Items from a dataset
-------------------------

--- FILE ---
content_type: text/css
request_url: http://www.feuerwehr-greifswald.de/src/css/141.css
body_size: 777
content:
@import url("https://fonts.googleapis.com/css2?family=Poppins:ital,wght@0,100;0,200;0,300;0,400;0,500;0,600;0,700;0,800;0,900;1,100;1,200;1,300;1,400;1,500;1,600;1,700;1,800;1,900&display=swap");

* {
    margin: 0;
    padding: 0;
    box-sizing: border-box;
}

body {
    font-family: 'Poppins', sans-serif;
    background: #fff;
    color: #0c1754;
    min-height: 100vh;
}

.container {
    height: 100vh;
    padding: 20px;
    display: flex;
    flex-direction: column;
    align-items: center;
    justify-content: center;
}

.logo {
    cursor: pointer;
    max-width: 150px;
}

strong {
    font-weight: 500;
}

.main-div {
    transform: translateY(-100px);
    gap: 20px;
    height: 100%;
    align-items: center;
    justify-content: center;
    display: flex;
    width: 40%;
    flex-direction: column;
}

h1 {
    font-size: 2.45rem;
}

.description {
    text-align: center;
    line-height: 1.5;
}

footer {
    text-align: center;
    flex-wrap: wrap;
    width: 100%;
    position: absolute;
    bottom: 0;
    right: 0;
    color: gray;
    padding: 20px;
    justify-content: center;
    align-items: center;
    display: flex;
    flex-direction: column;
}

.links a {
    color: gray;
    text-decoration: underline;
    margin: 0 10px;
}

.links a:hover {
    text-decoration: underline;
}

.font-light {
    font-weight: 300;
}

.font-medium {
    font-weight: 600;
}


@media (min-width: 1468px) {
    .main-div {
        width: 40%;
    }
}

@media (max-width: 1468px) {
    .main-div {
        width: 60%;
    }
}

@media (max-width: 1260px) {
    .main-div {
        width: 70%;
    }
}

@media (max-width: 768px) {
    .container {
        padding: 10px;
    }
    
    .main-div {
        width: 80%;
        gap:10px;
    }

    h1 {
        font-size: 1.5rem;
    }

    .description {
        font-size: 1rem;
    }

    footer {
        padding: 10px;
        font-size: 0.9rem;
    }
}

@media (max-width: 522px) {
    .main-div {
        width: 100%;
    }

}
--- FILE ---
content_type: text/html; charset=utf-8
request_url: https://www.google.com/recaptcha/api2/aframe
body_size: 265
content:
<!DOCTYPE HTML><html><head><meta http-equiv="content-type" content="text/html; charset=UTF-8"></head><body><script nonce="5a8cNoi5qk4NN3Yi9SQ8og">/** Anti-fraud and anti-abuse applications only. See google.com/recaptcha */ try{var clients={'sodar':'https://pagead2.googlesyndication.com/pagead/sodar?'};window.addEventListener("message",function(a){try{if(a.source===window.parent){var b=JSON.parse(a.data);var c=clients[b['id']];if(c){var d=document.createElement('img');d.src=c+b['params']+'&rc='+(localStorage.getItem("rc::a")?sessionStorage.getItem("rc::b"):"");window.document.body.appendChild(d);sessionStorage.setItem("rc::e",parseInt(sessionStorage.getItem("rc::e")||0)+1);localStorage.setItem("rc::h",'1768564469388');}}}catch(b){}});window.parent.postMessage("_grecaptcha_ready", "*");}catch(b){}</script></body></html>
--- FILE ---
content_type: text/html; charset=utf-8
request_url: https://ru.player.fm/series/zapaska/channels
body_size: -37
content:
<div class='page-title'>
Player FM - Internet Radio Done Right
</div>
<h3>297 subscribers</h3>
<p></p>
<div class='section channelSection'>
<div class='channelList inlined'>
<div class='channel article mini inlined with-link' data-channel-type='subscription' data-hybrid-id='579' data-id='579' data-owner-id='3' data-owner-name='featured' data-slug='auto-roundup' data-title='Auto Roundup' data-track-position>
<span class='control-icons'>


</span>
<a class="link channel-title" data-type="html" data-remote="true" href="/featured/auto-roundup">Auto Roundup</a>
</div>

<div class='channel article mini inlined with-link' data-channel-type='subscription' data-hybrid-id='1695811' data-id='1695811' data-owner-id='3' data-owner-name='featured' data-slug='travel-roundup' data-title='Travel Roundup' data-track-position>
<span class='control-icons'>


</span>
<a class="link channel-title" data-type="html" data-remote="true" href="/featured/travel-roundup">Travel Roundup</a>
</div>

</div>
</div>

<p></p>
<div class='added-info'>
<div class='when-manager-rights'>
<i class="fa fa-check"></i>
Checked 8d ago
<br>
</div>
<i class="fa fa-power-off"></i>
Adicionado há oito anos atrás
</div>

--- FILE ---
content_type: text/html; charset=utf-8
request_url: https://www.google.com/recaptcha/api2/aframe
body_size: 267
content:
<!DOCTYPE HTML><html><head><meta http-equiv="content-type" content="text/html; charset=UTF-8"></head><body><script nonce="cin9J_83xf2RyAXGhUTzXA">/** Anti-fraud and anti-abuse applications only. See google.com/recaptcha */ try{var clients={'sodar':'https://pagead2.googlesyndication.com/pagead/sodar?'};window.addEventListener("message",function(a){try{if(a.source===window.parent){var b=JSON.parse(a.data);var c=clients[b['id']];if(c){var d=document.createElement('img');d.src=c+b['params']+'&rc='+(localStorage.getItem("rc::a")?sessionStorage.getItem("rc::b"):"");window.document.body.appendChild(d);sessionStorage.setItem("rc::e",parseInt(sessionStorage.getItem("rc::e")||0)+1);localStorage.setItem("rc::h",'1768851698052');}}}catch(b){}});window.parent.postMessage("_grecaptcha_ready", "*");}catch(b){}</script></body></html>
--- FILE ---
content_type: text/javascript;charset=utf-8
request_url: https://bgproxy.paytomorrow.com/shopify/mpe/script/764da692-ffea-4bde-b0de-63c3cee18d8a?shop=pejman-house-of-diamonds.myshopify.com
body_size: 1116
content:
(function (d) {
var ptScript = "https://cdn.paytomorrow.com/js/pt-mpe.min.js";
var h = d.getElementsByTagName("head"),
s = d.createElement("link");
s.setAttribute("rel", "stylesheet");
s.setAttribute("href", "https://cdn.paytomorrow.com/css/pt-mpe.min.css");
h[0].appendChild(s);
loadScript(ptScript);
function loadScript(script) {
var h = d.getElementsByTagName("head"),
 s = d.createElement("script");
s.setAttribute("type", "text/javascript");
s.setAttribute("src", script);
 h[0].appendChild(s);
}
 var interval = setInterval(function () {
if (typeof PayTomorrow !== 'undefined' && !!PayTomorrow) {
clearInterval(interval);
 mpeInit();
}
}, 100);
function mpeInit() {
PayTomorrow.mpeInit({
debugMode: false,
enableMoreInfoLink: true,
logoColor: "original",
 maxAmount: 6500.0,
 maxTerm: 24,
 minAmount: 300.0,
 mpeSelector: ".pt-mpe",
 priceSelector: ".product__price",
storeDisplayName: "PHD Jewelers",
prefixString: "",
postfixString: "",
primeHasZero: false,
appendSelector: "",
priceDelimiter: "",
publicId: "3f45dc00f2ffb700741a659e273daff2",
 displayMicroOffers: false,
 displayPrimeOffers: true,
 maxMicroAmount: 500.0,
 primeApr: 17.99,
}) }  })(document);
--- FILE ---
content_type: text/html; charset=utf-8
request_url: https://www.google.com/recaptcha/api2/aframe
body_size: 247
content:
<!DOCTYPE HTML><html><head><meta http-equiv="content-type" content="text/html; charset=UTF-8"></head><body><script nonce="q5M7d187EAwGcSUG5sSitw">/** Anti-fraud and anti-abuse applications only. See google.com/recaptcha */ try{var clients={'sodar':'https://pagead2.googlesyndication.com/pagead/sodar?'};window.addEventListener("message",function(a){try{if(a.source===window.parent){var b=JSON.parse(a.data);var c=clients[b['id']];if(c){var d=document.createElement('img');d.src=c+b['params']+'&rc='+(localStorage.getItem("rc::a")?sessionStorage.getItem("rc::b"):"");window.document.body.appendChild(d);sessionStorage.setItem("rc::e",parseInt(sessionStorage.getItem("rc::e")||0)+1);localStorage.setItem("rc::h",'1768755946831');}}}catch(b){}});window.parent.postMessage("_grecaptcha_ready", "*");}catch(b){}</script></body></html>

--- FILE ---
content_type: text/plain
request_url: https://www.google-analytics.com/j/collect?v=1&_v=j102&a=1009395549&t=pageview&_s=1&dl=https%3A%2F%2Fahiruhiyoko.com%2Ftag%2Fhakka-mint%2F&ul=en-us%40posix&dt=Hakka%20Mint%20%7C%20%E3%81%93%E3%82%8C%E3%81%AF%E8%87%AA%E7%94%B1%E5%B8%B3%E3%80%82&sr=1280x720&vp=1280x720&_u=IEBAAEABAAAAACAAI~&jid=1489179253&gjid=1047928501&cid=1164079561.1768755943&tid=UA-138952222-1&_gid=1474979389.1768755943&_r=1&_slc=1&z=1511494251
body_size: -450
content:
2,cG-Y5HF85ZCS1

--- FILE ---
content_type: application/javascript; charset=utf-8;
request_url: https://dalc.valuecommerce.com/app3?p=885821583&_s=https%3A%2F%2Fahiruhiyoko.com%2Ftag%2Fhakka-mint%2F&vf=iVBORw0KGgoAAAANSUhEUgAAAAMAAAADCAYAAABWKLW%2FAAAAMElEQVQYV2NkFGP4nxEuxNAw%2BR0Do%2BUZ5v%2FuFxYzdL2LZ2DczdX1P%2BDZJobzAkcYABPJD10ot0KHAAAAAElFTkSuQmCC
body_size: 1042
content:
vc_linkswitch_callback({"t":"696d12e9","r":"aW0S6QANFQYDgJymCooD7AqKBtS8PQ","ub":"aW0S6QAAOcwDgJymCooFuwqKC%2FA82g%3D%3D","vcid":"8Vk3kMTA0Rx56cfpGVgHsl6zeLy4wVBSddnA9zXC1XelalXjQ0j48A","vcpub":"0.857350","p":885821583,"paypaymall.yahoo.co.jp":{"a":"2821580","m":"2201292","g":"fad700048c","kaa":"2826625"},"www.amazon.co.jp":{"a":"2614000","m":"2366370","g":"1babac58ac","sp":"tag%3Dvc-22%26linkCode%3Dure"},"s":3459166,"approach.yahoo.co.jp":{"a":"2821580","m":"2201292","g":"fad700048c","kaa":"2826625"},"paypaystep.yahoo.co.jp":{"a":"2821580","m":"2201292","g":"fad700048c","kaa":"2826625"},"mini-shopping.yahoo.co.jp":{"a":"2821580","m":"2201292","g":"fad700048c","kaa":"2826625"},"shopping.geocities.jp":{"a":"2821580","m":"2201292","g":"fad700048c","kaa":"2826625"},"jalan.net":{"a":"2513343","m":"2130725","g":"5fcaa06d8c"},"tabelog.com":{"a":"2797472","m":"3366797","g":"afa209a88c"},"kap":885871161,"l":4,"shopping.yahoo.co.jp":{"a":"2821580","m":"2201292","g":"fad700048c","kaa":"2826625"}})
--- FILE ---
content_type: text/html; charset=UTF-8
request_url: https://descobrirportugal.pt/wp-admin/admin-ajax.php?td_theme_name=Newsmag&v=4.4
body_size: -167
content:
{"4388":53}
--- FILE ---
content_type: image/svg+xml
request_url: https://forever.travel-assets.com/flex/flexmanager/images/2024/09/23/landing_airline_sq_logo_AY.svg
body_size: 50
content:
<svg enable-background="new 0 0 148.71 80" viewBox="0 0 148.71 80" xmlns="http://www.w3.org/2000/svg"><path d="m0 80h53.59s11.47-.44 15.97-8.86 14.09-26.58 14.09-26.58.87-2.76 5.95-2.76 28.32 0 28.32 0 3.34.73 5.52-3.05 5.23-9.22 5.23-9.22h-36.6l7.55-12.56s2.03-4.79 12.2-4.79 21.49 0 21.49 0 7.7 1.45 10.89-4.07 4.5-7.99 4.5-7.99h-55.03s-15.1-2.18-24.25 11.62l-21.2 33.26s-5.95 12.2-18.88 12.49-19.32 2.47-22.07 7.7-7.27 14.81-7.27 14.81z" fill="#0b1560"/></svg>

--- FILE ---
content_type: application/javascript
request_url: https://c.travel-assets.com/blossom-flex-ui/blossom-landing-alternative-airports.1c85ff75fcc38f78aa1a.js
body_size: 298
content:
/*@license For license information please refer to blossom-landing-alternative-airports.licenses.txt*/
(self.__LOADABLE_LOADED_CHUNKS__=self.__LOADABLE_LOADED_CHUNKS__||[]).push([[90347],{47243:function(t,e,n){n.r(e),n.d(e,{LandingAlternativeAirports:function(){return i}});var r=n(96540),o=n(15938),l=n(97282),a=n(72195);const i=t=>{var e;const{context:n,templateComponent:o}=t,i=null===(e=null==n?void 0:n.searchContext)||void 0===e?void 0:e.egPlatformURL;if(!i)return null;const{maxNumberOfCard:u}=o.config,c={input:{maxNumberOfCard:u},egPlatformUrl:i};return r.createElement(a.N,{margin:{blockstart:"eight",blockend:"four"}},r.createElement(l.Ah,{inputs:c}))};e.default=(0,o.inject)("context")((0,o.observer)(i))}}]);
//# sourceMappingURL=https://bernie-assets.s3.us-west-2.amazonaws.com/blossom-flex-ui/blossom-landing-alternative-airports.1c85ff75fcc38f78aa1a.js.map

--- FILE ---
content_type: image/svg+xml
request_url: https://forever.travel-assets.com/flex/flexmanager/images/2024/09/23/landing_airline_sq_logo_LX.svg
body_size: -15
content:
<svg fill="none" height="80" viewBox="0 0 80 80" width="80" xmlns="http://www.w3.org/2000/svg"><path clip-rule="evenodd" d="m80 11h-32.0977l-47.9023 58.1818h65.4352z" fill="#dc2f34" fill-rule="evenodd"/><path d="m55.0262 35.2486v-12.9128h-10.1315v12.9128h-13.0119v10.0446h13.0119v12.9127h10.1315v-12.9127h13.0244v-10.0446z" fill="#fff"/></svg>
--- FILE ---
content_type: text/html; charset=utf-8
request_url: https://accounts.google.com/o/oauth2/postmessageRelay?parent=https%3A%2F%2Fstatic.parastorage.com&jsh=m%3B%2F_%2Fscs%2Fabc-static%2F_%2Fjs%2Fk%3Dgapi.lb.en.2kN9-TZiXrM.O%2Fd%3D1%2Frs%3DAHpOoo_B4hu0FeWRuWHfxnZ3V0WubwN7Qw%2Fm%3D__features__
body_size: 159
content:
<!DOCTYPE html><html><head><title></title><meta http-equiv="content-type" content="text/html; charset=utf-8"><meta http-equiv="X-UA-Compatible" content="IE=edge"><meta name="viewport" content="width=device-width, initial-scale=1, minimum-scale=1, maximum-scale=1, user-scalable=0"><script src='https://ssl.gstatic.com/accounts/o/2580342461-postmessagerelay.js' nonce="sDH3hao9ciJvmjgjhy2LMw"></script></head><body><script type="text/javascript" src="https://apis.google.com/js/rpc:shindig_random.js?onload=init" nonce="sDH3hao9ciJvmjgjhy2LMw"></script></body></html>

-------------------------

Instructions to follow:
Please retype, with no changes, the lines that run from the first line of the entries to the line with "color: #0c1754;", both ends included.

Task answer:
--- FILE ---
content_type: text/css
request_url: http://www.feuerwehr-greifswald.de/src/css/141.css
body_size: 777
content:
@import url("https://fonts.googleapis.com/css2?family=Poppins:ital,wght@0,100;0,200;0,300;0,400;0,500;0,600;0,700;0,800;0,900;1,100;1,200;1,300;1,400;1,500;1,600;1,700;1,800;1,900&display=swap");

* {
    margin: 0;
    padding: 0;
    box-sizing: border-box;
}

body {
    font-family: 'Poppins', sans-serif;
    background: #fff;
    color: #0c1754;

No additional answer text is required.